* **DIRECTIONS**: With pictures excluded, copy word for word the lines in the data below from the line containing "House for sale" through the line containing "Flying PuPu app icon".

* **RECORDS**:
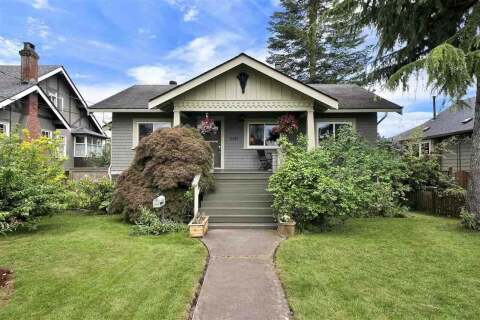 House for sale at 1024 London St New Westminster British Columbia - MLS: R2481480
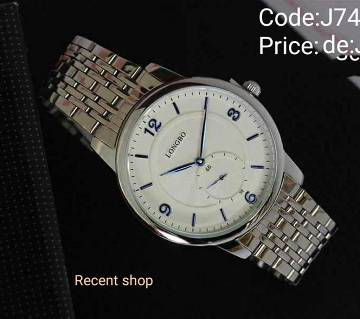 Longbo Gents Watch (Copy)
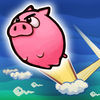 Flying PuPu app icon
* * *
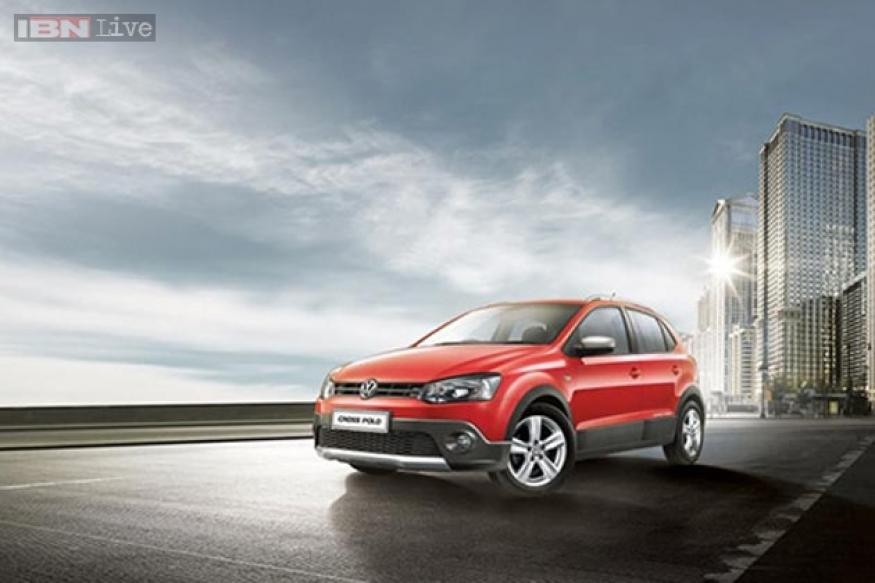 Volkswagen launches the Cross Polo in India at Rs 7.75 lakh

* **YOUR SOLUTION**:
 House for sale at 1024 London St New Westminster British Columbia - MLS: R2481480
 Longbo Gents Watch (Copy)
 Flying PuPu app icon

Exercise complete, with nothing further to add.